One of the more popular new cards in the 1958 Topps set was that of Orlando Cepeda.
After three years in the minors in which he batted a cumulative .340 with an average of 24+ home runs, Cepeda opened the '58 season as the regular first baseman of the San Francisco Giants, who in those days were a constant threat to my Milwaukee Braves' pennant hopes.
Cepeda went on to win (unanimously) the NL Rookie of the Year Award as the Giants contended for much of the season. Cepeda hit .312 with 25 home runs; both were second-best on the team to Willie Mays. His 96 RBIs tied Mays. Cepeda's 38 doubles led the league.
It didn't seem fair that with a first baseman like that, San Francisco was able to bring up Willie McCovey the following year, moving Cepeda to left field.
Cepeda went on to a 17-year major league career that saw him win an MVP and a World Series ring in 1967. He was elected to the Hall of Fame in 1999 by the Veterans Committee, after falling just short at 73.5% of the needed votes in his final year of eligibility (1994) by the baseball writers.
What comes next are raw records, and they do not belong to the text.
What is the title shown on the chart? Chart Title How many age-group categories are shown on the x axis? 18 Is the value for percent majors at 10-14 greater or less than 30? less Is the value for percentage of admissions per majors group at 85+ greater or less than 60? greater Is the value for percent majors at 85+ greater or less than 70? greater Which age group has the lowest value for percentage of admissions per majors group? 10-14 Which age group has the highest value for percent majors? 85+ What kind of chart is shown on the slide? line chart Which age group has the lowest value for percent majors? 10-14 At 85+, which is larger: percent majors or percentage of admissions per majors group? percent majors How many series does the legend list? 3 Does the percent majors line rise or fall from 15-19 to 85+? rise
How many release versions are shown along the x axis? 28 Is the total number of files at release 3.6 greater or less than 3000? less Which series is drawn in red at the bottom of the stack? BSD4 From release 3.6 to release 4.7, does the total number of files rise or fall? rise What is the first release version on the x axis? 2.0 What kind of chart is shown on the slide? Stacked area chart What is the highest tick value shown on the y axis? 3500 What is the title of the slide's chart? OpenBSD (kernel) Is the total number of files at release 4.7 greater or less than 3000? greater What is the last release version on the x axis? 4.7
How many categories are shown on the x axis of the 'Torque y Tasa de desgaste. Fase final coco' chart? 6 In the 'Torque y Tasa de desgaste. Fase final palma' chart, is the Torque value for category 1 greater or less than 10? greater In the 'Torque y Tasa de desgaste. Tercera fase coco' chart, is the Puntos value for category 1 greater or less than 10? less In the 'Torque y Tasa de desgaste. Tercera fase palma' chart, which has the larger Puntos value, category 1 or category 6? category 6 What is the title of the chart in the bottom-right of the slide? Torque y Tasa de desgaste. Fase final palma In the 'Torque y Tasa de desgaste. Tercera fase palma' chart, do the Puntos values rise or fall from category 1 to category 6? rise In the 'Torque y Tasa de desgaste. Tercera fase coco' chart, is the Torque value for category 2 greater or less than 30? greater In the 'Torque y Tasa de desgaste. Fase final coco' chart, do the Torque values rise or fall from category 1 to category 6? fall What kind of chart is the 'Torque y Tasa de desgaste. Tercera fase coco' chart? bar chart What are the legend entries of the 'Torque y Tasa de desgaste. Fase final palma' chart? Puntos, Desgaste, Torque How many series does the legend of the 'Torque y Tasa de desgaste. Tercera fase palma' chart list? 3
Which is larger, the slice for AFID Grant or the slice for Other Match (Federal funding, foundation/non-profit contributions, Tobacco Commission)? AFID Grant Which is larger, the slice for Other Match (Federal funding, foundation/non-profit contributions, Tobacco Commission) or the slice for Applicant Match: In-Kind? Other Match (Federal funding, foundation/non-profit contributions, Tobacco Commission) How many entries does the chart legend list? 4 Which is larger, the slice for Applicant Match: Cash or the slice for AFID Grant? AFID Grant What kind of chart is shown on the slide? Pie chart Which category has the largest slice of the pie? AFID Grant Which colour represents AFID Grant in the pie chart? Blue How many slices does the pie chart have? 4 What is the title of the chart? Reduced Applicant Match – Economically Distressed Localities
His vote count in the course of his 15 years' of "regular" eligibility had been as low as 10.1% in 1982. This was a result, no doubt, of his 1978 conviction and imprisonment on marijuana smuggling charges.
While he did eventually make the Hall of Fame, it was not as a result of his All-Star Game highlight reel. There may not be, in fact, an All-Star who played in so many Midsummer Classics with so little offensive output.
Cepeda was selected for the NL All-Star squad 11 times in seven years (they played two A-S Games a year in 1959-62), and played in nine of those games. His All-Star batting record is .039 -- 1-for-27, with three strikeouts.
Here's a summary of Cepeda's All-Star futility . . .
July 7, 1959 starting 1B 0-for-4
Aug. 3, 1959 reserve 1B Did Not Play
July 11, 1960 reserve LF 0-for-1
July 13, 1960 reserve LF 0-2
July 11, 1961 starting LF 0-for-3
July 31, 1961 starting LF 0-for-3
July 10, 1962 starting 1B 0-for-3
July 30, 1962 starting 1B 0-for-1
(drew a walk off Dave Stenhouse to load bases in bottom of 1st)
July 9, 1963 reserve 1B Did Not Play
July 7, 1964 starting 1B 1-for-4
(bloop single behind first off Dick Radatz in bottom of the 9th to score Mays and tie game at 4-4; Johnny Callison won with walk-off three-run homer)
July 11, 1967 starting 1B 0-for-6
I'm at a loss to explain how a guy who hit .297 over 17 years in the bigs could fare so badly in the All-Star Game . . . but there you have it.